What is being asked: Recast the lines below, from the line containing "Is the hand" through the line containing "1.63 meters", as a Markdown table with the columns Number and Text. Put each non-blank line in Text with its running count in Number, and leave out blank lines.
----------
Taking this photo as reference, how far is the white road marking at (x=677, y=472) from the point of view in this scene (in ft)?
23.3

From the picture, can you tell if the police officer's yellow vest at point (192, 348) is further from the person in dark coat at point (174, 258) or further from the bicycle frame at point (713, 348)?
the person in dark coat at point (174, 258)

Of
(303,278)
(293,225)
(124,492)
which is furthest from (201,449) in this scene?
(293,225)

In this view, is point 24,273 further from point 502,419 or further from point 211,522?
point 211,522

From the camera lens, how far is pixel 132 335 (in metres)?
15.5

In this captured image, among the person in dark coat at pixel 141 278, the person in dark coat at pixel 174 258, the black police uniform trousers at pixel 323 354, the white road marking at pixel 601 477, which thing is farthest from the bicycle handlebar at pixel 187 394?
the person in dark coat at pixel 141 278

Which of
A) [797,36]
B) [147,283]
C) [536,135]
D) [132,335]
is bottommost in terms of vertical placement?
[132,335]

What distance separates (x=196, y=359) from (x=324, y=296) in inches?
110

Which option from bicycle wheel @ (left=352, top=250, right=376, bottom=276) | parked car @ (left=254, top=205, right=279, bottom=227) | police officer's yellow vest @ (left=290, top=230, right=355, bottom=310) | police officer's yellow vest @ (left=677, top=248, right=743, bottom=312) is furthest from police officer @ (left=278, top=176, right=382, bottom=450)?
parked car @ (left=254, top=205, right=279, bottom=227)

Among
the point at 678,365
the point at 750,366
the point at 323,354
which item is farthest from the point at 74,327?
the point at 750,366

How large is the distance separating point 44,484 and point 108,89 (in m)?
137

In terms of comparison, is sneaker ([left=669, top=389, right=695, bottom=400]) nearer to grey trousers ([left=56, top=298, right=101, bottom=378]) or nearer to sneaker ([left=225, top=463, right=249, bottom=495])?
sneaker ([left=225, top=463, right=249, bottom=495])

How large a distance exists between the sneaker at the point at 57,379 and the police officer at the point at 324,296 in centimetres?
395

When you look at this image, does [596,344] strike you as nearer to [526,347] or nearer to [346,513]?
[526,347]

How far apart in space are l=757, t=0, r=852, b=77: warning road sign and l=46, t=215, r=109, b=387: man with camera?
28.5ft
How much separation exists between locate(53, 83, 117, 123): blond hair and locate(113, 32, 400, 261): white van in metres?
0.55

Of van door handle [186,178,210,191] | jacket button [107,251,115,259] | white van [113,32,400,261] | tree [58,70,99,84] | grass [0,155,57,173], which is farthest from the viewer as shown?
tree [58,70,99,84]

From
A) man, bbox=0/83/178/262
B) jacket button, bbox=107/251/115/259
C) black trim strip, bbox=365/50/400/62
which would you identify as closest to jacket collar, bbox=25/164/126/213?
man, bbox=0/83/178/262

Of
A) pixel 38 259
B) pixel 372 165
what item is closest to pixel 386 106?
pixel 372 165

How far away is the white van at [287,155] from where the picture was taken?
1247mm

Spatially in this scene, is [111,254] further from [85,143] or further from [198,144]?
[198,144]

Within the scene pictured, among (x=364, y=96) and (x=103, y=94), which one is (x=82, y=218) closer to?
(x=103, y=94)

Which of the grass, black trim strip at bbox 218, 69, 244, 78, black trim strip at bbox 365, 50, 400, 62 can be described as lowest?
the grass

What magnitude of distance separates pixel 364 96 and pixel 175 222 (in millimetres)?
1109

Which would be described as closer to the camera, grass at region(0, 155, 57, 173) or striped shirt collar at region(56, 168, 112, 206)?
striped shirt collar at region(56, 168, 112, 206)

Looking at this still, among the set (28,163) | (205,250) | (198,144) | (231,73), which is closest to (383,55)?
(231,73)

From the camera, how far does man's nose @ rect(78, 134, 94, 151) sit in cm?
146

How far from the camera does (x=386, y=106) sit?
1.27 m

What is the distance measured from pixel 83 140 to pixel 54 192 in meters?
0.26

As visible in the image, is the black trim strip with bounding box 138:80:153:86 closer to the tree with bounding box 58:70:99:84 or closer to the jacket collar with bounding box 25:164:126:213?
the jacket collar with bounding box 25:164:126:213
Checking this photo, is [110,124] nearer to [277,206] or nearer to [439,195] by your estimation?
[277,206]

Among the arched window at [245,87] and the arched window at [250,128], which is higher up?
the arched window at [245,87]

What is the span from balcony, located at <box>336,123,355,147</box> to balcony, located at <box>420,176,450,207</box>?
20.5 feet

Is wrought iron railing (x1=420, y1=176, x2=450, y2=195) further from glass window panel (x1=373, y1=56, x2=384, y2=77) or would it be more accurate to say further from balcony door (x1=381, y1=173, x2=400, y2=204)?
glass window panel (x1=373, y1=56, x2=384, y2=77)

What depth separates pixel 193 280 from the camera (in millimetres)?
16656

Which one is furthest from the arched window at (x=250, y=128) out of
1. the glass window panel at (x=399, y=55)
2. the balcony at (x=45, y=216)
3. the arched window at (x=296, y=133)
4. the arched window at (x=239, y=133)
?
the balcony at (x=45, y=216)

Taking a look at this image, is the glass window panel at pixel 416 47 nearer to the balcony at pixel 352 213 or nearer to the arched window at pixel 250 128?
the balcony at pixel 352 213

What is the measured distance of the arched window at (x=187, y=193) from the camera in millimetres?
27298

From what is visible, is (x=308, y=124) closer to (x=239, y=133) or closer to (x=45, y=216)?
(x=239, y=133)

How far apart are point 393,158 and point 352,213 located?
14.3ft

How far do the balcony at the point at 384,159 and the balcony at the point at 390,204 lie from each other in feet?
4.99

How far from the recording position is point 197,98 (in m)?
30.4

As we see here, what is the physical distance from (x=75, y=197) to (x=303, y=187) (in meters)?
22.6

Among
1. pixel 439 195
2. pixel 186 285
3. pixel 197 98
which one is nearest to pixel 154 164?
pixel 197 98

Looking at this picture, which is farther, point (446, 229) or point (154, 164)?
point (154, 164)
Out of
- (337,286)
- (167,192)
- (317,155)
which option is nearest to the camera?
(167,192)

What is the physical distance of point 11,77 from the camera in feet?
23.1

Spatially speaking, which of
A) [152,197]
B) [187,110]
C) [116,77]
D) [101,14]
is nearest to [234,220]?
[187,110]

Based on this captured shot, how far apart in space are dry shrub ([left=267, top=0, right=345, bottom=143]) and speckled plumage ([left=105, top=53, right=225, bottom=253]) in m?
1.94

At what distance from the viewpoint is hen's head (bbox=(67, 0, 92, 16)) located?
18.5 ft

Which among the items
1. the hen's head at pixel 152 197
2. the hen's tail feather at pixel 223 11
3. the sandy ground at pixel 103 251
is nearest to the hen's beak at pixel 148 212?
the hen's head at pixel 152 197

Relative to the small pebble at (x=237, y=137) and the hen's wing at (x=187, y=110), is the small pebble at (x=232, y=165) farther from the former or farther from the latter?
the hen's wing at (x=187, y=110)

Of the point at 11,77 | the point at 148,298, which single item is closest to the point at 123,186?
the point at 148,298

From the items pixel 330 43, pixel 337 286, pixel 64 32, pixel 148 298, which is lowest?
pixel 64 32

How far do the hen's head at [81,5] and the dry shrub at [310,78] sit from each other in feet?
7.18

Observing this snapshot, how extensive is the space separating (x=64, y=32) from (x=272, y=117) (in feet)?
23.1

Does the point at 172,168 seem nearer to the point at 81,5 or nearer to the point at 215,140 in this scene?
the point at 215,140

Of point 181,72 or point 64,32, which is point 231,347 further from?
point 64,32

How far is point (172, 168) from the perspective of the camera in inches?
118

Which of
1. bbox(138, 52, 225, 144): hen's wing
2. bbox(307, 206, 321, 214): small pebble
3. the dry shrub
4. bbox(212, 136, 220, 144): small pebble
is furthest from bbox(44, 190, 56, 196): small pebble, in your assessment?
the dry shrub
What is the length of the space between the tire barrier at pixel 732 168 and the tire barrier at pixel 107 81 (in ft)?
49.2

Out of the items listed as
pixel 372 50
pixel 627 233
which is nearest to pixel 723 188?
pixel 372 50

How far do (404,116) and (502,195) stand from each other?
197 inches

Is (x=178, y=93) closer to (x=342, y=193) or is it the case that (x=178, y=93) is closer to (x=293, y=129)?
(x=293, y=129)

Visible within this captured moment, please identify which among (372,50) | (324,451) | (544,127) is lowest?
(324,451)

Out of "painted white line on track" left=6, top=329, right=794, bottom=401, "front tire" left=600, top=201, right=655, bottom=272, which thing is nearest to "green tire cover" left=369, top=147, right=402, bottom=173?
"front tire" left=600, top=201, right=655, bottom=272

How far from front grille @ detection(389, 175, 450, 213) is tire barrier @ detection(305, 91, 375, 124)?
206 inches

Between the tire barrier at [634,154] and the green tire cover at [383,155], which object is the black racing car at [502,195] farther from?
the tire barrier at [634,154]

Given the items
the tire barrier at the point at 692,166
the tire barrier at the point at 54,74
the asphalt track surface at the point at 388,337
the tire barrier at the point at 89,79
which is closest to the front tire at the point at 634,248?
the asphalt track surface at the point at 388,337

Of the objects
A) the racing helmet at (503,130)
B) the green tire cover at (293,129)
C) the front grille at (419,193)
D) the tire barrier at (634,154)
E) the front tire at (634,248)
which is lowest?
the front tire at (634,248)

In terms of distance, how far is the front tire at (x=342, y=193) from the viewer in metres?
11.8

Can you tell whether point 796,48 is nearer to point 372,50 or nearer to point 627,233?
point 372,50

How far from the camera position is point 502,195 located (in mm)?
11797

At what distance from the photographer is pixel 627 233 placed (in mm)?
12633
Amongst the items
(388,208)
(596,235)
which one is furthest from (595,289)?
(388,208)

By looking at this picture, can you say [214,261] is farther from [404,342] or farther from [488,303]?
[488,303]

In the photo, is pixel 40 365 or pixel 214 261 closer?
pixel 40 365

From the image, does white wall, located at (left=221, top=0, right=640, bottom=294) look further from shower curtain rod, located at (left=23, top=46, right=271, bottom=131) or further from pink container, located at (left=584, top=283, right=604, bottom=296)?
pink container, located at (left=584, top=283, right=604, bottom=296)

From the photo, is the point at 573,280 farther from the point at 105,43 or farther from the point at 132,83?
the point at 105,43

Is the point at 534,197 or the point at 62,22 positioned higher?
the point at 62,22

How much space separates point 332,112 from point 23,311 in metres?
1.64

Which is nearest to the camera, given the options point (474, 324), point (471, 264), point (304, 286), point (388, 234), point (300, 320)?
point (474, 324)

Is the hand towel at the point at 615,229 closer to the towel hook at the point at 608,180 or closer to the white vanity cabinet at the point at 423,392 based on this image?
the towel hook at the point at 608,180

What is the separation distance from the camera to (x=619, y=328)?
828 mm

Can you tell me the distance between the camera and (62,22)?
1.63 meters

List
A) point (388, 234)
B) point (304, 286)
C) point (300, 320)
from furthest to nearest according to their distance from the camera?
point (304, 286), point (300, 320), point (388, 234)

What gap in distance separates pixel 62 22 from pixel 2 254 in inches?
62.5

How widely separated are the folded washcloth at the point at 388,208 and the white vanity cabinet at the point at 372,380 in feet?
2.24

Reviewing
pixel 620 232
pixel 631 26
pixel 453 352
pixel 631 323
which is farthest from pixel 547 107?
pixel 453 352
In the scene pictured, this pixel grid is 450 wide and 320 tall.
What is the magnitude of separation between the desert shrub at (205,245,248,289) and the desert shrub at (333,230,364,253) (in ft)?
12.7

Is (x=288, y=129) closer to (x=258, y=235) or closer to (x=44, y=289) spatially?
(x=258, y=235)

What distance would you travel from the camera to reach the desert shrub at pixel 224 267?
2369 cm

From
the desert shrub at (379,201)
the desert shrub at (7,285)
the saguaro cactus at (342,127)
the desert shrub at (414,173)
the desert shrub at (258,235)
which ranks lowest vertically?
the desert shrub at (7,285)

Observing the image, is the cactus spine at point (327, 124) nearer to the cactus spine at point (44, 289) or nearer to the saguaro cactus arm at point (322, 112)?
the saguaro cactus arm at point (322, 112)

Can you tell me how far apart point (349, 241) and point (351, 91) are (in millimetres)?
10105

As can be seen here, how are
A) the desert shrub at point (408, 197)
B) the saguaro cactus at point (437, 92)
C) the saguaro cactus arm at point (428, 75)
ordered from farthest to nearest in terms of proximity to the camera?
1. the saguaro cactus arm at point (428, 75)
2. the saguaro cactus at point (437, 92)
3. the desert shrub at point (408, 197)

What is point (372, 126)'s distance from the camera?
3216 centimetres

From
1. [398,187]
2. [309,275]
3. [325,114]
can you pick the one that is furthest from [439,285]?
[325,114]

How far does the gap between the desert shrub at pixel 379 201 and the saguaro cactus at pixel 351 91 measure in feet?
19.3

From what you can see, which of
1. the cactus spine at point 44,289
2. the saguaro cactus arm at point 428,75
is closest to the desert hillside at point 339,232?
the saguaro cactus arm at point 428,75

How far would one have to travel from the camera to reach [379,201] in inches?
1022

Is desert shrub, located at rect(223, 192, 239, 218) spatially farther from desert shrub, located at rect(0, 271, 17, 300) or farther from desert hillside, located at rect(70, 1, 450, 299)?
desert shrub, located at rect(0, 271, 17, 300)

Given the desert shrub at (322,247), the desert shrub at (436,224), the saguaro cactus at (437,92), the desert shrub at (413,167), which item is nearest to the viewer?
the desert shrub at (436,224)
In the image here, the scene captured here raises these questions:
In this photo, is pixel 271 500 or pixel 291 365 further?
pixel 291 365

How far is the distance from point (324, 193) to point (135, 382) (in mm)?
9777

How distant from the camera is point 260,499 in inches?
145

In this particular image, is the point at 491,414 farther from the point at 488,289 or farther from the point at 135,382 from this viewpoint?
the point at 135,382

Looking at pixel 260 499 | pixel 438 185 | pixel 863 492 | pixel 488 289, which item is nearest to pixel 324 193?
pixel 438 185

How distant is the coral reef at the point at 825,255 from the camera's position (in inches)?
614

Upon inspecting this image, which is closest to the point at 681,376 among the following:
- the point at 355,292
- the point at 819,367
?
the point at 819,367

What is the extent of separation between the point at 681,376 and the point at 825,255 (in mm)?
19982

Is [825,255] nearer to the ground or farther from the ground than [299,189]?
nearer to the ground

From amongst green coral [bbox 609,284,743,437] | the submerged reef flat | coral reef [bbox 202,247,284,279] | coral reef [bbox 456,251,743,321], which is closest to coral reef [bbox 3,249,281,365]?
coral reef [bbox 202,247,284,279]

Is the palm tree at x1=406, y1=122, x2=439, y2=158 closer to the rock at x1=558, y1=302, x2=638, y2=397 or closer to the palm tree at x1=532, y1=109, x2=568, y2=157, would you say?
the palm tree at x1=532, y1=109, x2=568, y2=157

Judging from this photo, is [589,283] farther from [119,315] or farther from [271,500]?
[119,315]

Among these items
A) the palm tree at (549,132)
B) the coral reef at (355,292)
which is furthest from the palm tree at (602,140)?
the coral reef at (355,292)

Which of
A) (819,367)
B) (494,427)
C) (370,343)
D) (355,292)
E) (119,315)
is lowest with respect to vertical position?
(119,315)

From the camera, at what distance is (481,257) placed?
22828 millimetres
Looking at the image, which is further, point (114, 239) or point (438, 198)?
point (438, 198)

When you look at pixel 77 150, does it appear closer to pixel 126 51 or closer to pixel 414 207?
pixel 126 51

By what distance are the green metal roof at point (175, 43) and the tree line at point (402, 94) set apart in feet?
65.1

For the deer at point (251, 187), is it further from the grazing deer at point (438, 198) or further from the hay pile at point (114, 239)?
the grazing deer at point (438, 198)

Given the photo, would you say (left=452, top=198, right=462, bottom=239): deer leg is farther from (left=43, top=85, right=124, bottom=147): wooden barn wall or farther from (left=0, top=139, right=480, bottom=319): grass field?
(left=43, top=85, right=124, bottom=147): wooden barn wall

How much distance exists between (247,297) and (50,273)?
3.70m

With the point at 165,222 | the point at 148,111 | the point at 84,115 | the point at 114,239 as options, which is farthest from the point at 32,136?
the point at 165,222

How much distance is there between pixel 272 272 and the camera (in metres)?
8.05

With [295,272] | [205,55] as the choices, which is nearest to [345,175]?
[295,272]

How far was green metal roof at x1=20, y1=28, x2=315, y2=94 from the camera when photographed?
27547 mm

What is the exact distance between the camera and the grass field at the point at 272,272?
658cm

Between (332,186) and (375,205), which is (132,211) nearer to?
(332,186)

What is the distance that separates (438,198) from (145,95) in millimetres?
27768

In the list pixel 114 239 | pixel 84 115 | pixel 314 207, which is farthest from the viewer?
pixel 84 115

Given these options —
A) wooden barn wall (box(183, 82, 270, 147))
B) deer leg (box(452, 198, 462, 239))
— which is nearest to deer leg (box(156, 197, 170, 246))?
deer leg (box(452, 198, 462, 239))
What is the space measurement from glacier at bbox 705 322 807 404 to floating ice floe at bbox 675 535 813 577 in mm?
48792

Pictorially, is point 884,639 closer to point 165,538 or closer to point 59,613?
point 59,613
----------
Solution:
| Number | Text |
|---|---|
| 1 | Is the hand towel at the point at 615,229 closer to the towel hook at the point at 608,180 or closer to the white vanity cabinet at the point at 423,392 based on this image? |
| 2 | the towel hook at the point at 608,180 |
| 3 | What is the separation distance from the camera to (x=619, y=328)? |
| 4 | 828 mm |
| 5 | Can you tell me the distance between the camera and (62,22)? |
| 6 | 1.63 meters |